We get it—with just a tap of a button on your smartphone, you've caught HR admitting to discrimination, harassment, or failing to accommodate your disability. But in Maryland, recording a phone call without the consent of every party on the call or in the meeting is a felony, and can have serious negative consequences for your employment case.
Maryland's Wiretapping Law
The federal wiretapping law, 18 U.S.C.A. § 2511, allows for the recording of phone calls with at least one party's consent. But Maryland's Wiretap Act, Md. Code Ann., Cts. & Jud. Proc. § 10-401, et seq., requires the consent of all parties to a communication for it to be lawfully intercepted (i.e., recorded). While Maryland is often referred to as a "two party consent" state, a more accurate description would be an "all party consent" state—because if even a single party to the communication has not consented to the recording, that's a no-go.
Maryland's Wiretap Act requires the consent of all parties to a communication for it to be lawfully intercepted (i.e., recorded).
In our view, the Maryland Wiretap Act is simply out of touch with modern technology. When the Act was passed in 1968, you had to work really hard to surreptitiously record a phone call (think suspicious white vans and banks of physical audio tapes). But today, recording a phone call can be accomplished with the push of a button on almost any smart phone. It's all too easy for an employee in the midst of being wrongfully terminated to press the "record" button—completely unaware of the potentially severe consequences.
Let's get right to the scary stuff: recording a phone call in Maryland without all parties' consent is a felony offense, and carries a jail term of up to 5 years and a fine of up to $10,000. Md. Code Ann., Cts. & Jud. Proc. § 10-402(b).
recording a phone call in Maryland without all parties' consent is a felony offense, and carries a jail term of up to 5 years
But, in practicality, recording a phone call with HR is unlikely to land you in a jail cell in Maryland—your local State's Attorney's Office has bigger fish to fry. The real consequence is to the viability of your employment discrimination, harassment, or wrongful termination case. The recording itself will be inadmissible (i.e., you can't use it against your employer in court), and you may have given your current or former employer just the excuse they need to terminate your employment. See State v. Maddox, 69 Md. App. 296, 301 (1986). Keep in mind that most comprehensive employee handbooks prohibit employees from surreptitiously recording in the workplace.
most comprehensive employee handbooks prohibit employees from recording in the workplace
Let's talk about what you should do if you need to memorialize a workplace conversation, and what to do if you've already made a recording.
First, if you've already recorded a phone conversation in the workplace—do not delete it. Destroying evidence will only make the situation worse, and, even if the recording itself is inadmissible, your future lawyer may find the content of the recording useful.
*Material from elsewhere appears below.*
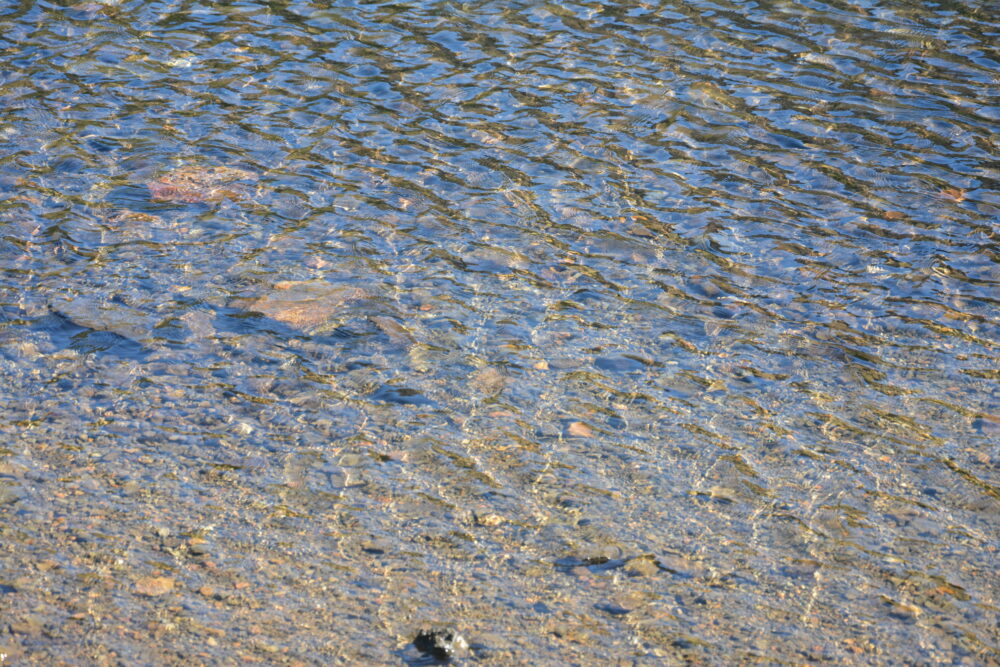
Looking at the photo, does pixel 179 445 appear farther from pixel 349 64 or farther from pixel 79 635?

On that note, you should immediately contact an employment lawyer to discuss what impact the recording may have on your case.
if you've already recorded a conversation in the workplace, do not delete it
Second, we recommend the following workaround if you need to make a record of an important conversation with HR (or a manager, supervisor, etc.):
During the meeting or phone call, take detailed contemporaneous notes;
Immediately following the meeting or phone call, turn your contemporaneous notes into an email recounting the conversation; then
Send the email to the participants (and/or HR), and ask for any corrections (if the participants don't correct anything in your email, they've "adopted" your version of events).
Here's what a short version of a memorialization email could look like:
Thanks for taking the time to meet today, [DATE]. To recap our conversation, you told me that [COMPANY] is denying my telework accommodation request because [REASON]. Please let me know if I've misunderstood or missed anything.
Sincerely, [YOUR NAME]
Lawyers have been using letters and emails like this for generations to create a record of important meetings. Keep the memorialization email short, cordial, and stick to the facts (don't argue). Assuming that the other participants don't respond with corrections, you've created a record that's almost as good as an audio recording, and not only will it strengthen your employment case, it'll keep you out of the big house!